● **Data section**:
---------------

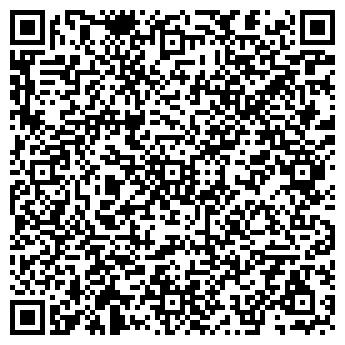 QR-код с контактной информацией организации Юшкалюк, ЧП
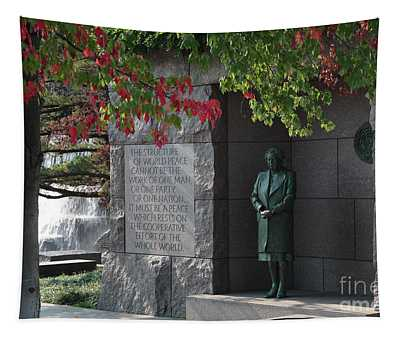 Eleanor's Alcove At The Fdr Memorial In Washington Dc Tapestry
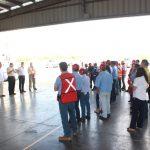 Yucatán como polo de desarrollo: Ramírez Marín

---------------

● **Work instruction**:
In the reply, every line of the material above is to be reproduced verbatim, and the images are to be left out.

● **Final answer**:
 QR-код с контактной информацией организации Юшкалюк, ЧП
 Eleanor's Alcove At The Fdr Memorial In Washington Dc Tapestry
 Yucatán como polo de desarrollo: Ramírez Marín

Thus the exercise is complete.